犯罪の証明がない限りは無罪となるということですから、これらの規定は無罪推定の考え方を反映したものということができます。

 

 

どのような場合に有罪と判断できるのか

刑事訴訟法の条文をご覧いただいたとおり、刑事裁判で有罪となるのは、犯罪の証明があったときです。

そこで、どの程度の確証が得られれば「犯罪の証明があった」といえるのかが問題となります。

被告人を有罪とするために必要な「犯罪の証明」の程度としては、判例上、「合理的な疑いをさしはさむ余地のない程度の立証が必要」とされています。

参考判例:最判平成19年10月16日|最高裁ホームページ

つまり、被告人が犯人であることにつき疑いが残っているとしても、その疑いが合理的なものでないのであれば、有罪の立証を妨げないということです。

疑いが合理的か否かは、健全な社会常識に照らして判断されます。

たとえば、DNA鑑定の結果が証拠として存在する場合に、被告人が「自分には生き別れになった双子の兄弟がいる」と主張した場合を考えてみます。

理論的には、双子の兄弟と生き別れになることもあり得ない話ではないため、100パーセント虚偽であるとまでの断定はできないかもしれません。

しかし、そのような事態はきわめて確率の低いものであり、ましてやその兄弟が偶然今回の犯行を行ったとなると、常識的にはほとんど無視できるほどの稀な事象と多くの方が考えるのではないでしょうか。

このような不合理な疑いをすべて排除することを検察官に要求していては刑事裁判が成り立ちませんので、合理的な疑いが残らなければそれで立証としては足りるとされているのです。
━━━━━━
** 取り組む課題 **
(a) 有罪の立証に関する文章から、「参考判例:最判平成19年10月16日|最高裁ホームページ」から「主張した場合を考えてみます。」までを、末尾の語句も含めてそのまま書き出してください。
(b) 有罪の立証に関する文章では、疑いが合理的か否かは何に照らして判断されるとされていますか。
(c) 有罪の立証に関する文章を、最後の文の後から書き進めてください。

場面質問の項目:
━━━━━━
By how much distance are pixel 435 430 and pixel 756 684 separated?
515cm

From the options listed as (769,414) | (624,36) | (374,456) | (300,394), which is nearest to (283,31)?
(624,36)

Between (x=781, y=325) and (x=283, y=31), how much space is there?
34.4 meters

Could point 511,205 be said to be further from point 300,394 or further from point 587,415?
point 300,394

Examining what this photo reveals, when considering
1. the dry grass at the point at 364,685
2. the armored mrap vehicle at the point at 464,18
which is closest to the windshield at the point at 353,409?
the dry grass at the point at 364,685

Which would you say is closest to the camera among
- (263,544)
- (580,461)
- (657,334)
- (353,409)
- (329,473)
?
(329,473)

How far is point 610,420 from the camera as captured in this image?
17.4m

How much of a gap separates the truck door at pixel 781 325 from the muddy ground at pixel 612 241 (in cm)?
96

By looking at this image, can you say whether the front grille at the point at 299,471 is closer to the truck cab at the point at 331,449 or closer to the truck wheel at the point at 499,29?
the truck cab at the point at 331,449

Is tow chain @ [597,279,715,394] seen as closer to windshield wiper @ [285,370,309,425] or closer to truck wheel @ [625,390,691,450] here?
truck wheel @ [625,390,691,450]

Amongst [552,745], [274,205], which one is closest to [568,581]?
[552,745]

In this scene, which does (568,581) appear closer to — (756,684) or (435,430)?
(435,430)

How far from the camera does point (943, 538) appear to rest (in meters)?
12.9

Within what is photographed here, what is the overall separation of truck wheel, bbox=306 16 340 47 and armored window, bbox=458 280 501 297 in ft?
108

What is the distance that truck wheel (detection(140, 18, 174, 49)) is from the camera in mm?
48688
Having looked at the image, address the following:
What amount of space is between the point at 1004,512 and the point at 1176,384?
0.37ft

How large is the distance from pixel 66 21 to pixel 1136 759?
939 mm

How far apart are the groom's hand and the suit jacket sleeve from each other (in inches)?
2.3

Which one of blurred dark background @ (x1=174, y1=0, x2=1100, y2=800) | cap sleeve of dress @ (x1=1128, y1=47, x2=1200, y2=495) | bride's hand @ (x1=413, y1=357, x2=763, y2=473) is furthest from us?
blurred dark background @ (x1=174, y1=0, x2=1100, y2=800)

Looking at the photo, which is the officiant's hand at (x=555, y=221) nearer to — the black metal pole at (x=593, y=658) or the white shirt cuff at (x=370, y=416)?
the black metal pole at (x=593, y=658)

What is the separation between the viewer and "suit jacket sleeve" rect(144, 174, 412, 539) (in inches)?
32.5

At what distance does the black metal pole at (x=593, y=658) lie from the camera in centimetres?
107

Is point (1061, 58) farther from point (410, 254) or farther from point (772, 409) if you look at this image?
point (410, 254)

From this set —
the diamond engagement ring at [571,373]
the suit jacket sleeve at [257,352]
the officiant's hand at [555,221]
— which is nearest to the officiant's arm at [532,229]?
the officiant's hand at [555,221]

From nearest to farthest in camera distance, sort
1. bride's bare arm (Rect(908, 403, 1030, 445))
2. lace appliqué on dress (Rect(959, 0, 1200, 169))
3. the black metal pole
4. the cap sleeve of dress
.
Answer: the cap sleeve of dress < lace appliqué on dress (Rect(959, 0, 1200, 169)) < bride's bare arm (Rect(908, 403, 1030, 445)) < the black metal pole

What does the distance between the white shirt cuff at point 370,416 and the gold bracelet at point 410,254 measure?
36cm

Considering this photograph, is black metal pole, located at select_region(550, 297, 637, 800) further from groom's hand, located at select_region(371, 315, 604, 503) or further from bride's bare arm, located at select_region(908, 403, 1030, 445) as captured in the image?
━━━━━━
** 各課題の結果 **
(a)
参考判例:最判平成19年10月16日|最高裁ホームページ

つまり、被告人が犯人であることにつき疑いが残っているとしても、その疑いが合理的なものでないのであれば、有罪の立証を妨げないということです。

疑いが合理的か否かは、健全な社会常識に照らして判断されます。

たとえば、DNA鑑定の結果が証拠として存在する場合に、被告人が「自分には生き別れになった双子の兄弟がいる」と主張した場合を考えてみます。

(b) 健全な社会常識に照らして判断されます。

(c)
無罪推定の原則は機能していない!?

以上のように、無罪推定の原則は刑事裁判による人権侵害を防止するための重要な考え方ですが、十分に機能していないという指摘がしばしばあるようです。

その背景には、次のような事情があると考えられます。

 

有罪率の高さ

日本の刑事裁判における有罪率は非常に高く、統計的には99.9パーセントを超えています。

これは、検察官において有罪立証できる可能性を精査した上で起訴を行っているからであり、何でもかんでも有罪にしているというわけではありません。

ただし、そのような事情は広く知られているわけではないため、有罪率の数字を表面的に見た結果、裁判官が有罪と決めつけた上で裁判を行っているという印象で捉えられてしまうケースがあるようです。

 

報道の問題

刑事事件で容疑者として逮捕されると、まるで犯人と決まったかのような扱いで報じられてしまうのが現状です。

無罪推定の原則は刑事事件における取り扱いに関するものであり、直接的には報道の在り方を規制するものではありませんが、法的には無罪と推定されている段階の人物を犯人扱いで報道するのが適切であるかは、議論の余地があるでしょう。

世間の注目を集めたいがために配慮を欠いた報道が常態化してしまうと、無罪推定の原則が機能していないという見方につながる可能性もあるのではないでしょうか。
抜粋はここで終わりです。